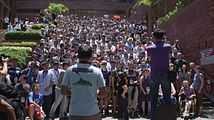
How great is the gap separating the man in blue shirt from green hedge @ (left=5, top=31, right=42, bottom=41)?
32.0 meters

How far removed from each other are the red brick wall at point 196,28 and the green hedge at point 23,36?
39.5 ft

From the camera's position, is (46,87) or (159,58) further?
(46,87)

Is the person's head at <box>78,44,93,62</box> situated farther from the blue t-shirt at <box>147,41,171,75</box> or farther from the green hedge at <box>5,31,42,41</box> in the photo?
the green hedge at <box>5,31,42,41</box>

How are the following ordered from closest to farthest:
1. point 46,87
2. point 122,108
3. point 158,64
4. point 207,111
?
point 158,64, point 46,87, point 122,108, point 207,111

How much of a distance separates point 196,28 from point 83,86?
1886 cm

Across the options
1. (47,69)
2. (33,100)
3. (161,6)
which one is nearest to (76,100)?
(33,100)

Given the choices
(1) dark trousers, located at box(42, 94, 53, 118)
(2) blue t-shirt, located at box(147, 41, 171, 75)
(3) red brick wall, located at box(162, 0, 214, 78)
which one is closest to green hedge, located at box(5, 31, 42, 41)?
(3) red brick wall, located at box(162, 0, 214, 78)

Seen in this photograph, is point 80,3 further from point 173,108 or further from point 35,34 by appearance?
point 173,108

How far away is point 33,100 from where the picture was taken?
52.3 ft

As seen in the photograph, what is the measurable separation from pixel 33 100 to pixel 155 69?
227 inches

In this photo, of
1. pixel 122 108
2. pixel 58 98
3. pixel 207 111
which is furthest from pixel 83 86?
pixel 207 111

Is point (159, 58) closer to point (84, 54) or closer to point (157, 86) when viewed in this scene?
point (157, 86)

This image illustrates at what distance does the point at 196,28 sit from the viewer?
26219 millimetres

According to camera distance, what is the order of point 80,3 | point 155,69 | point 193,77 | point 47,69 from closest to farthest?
point 155,69, point 47,69, point 193,77, point 80,3
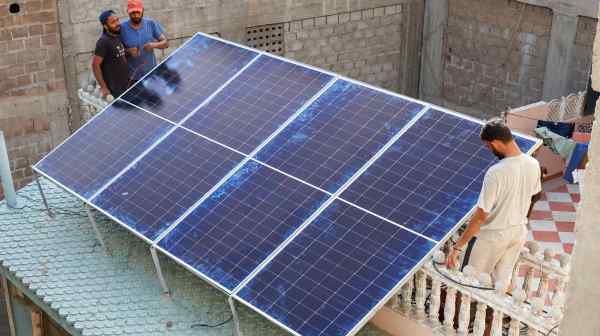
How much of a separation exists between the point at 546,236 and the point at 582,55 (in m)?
5.40

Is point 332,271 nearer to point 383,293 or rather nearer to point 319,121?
point 383,293

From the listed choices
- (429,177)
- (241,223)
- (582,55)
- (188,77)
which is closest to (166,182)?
(241,223)

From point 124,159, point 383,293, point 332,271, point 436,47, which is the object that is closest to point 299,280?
point 332,271

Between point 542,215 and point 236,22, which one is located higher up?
point 236,22

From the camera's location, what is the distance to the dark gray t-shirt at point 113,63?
907 centimetres

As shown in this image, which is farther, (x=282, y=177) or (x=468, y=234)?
(x=282, y=177)

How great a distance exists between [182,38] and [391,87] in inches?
190

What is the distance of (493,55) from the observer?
16047mm

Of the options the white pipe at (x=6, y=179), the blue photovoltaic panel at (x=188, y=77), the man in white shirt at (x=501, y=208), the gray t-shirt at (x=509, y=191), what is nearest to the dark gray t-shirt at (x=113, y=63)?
the blue photovoltaic panel at (x=188, y=77)

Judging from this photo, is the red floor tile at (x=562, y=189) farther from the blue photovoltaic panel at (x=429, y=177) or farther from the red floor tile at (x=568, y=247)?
the blue photovoltaic panel at (x=429, y=177)

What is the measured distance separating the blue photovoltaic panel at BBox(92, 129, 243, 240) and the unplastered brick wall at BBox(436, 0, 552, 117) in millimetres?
9435

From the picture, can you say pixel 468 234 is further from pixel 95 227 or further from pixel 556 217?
pixel 556 217

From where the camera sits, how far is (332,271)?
5816 millimetres

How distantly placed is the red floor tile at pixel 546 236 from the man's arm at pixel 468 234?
13.9ft
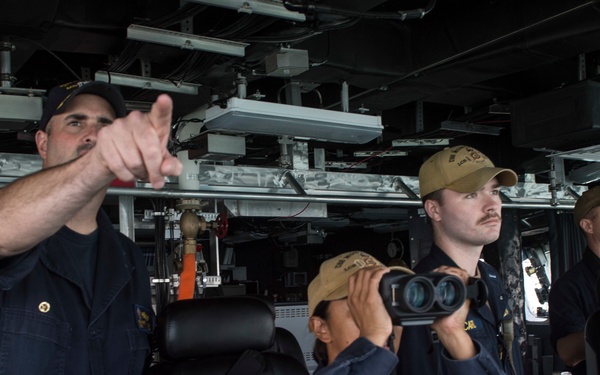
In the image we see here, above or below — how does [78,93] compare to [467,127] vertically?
below

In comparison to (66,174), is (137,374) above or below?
below

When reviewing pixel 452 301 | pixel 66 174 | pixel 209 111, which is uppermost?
pixel 209 111

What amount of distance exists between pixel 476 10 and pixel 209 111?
1.46m

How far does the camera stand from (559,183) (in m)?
5.30

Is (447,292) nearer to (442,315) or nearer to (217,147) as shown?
(442,315)

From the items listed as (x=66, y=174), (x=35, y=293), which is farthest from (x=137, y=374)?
(x=66, y=174)

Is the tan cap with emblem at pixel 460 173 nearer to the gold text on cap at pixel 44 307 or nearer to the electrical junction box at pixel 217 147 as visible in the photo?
the gold text on cap at pixel 44 307

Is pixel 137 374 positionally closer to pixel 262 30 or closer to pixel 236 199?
pixel 262 30

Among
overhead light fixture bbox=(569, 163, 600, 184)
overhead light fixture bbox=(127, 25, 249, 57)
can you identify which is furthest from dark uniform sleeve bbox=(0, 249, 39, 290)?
overhead light fixture bbox=(569, 163, 600, 184)

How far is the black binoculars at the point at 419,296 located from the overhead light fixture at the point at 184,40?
188cm

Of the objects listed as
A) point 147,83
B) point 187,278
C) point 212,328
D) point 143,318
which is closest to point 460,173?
point 212,328

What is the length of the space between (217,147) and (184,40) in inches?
36.4

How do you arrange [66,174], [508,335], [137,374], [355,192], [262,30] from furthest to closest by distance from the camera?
[355,192]
[262,30]
[508,335]
[137,374]
[66,174]

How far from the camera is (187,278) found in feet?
13.5
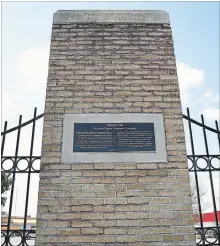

What is asked: Copy out every one of the lines above word for word, leaving out the pictures.

Solved exercise:
How great is the gap separating the man in blue shirt from green hedge @ (left=5, top=31, right=42, bottom=41)?
32.0 meters

How far removed from each other are the red brick wall at point 196,28 and the green hedge at point 23,36?
39.5 ft

From the camera's position, is (46,87) or (159,58) further?
(46,87)

Is the person's head at <box>78,44,93,62</box> situated farther from the blue t-shirt at <box>147,41,171,75</box> or farther from the green hedge at <box>5,31,42,41</box> in the photo?
the green hedge at <box>5,31,42,41</box>

How are the following ordered from closest to farthest:
1. point 46,87
2. point 122,108
3. point 158,64
4. point 207,111
?
point 158,64, point 46,87, point 122,108, point 207,111

How much of a distance separates point 196,28 from point 83,86?
1886 cm

Across the options
1. (47,69)
2. (33,100)
3. (161,6)
which one is nearest to (76,100)?
(33,100)

Given the choices
(1) dark trousers, located at box(42, 94, 53, 118)
(2) blue t-shirt, located at box(147, 41, 171, 75)
(3) red brick wall, located at box(162, 0, 214, 78)
which one is closest to green hedge, located at box(5, 31, 42, 41)?
(3) red brick wall, located at box(162, 0, 214, 78)

Seen in this photograph, is point 80,3 further from point 173,108 or further from point 35,34 by appearance?
point 173,108

How far away is point 33,100 from where the picture was taken?
52.3 ft

As seen in the photograph, what is the measurable separation from pixel 33 100 to pixel 155 69?
227 inches

In this photo, of
1. pixel 122 108
2. pixel 58 98
3. pixel 207 111
which is furthest from pixel 83 86?
pixel 207 111

Is point (159, 58) closer to point (84, 54) or closer to point (157, 86) when viewed in this scene?
point (157, 86)

This image illustrates at what distance does the point at 196,28 sit from the viewer?
26219 millimetres

According to camera distance, what is the order of point 80,3 | point 155,69 | point 193,77 | point 47,69 from closest to farthest?
point 155,69, point 47,69, point 193,77, point 80,3
How much of a separation exists between the point at 546,236 and the point at 582,55 (in m)?
5.40

Is point 332,271 nearer to point 383,293 or rather nearer to point 319,121?
point 383,293

From the listed choices
- (429,177)
- (241,223)
- (582,55)
- (188,77)
which is closest to (166,182)?
(241,223)

From point 124,159, point 383,293, point 332,271, point 436,47, which is the object that is closest to point 299,280?
point 332,271

Between point 542,215 and point 236,22, which one is located higher up?
point 236,22

From the camera's location, what is the distance to the dark gray t-shirt at point 113,63?
907 centimetres

As shown in this image, which is farther, (x=282, y=177) or (x=468, y=234)?
(x=282, y=177)

How great a distance exists between [182,38] and [391,87] in inches?
190

What is the distance of (493,55) from the observer?
16047mm

Of the options the white pipe at (x=6, y=179), the blue photovoltaic panel at (x=188, y=77), the man in white shirt at (x=501, y=208), the gray t-shirt at (x=509, y=191), what is nearest to the dark gray t-shirt at (x=113, y=63)?
the blue photovoltaic panel at (x=188, y=77)

Judging from this photo, is the red floor tile at (x=562, y=189) farther from the blue photovoltaic panel at (x=429, y=177) or farther from the red floor tile at (x=568, y=247)?
the blue photovoltaic panel at (x=429, y=177)

What is the measured distance separating the blue photovoltaic panel at BBox(92, 129, 243, 240) and the unplastered brick wall at BBox(436, 0, 552, 117) in millimetres?
9435

From the picture, can you say pixel 468 234 is further from pixel 95 227 or further from pixel 556 217?
pixel 556 217

From where the camera sits, how far is (332,271)?
5816 millimetres

How distantly placed is the red floor tile at pixel 546 236 from the man's arm at pixel 468 234?
13.9ft
In the image we see here, above or below — how does [78,93] compare to [467,127] vertically?
below

In comparison to (66,174), is (137,374) above or below?
below

When reviewing pixel 452 301 | pixel 66 174 | pixel 209 111, which is uppermost?
pixel 209 111

What amount of distance exists between pixel 476 10 and pixel 209 111?
1.46m

How far does the camera stand from (559,183) (in m)?
5.30

Is (447,292) nearer to (442,315) or nearer to (217,147) as shown?
(442,315)

From the items listed as (x=66, y=174), (x=35, y=293), which is farthest from (x=137, y=374)?
(x=66, y=174)

Is the tan cap with emblem at pixel 460 173 nearer to the gold text on cap at pixel 44 307 or nearer to the electrical junction box at pixel 217 147 as visible in the photo?
the gold text on cap at pixel 44 307

Is pixel 137 374 positionally closer to pixel 262 30 or closer to pixel 236 199?
pixel 262 30

Among
overhead light fixture bbox=(569, 163, 600, 184)
overhead light fixture bbox=(127, 25, 249, 57)
can you identify which is furthest from dark uniform sleeve bbox=(0, 249, 39, 290)?
overhead light fixture bbox=(569, 163, 600, 184)

How far is the black binoculars at the point at 419,296 located from the overhead light fixture at the point at 184,40?
188cm

Of the objects listed as
A) point 147,83
B) point 187,278
C) point 212,328
D) point 143,318
which is closest to point 460,173?
point 212,328

What is the length of the space between (217,147) and (184,40) in inches?
36.4

How do you arrange [66,174], [508,335], [137,374], [355,192], [262,30] from furthest to closest by distance from the camera?
[355,192]
[262,30]
[508,335]
[137,374]
[66,174]

How far from the camera is (187,278) found in feet?
13.5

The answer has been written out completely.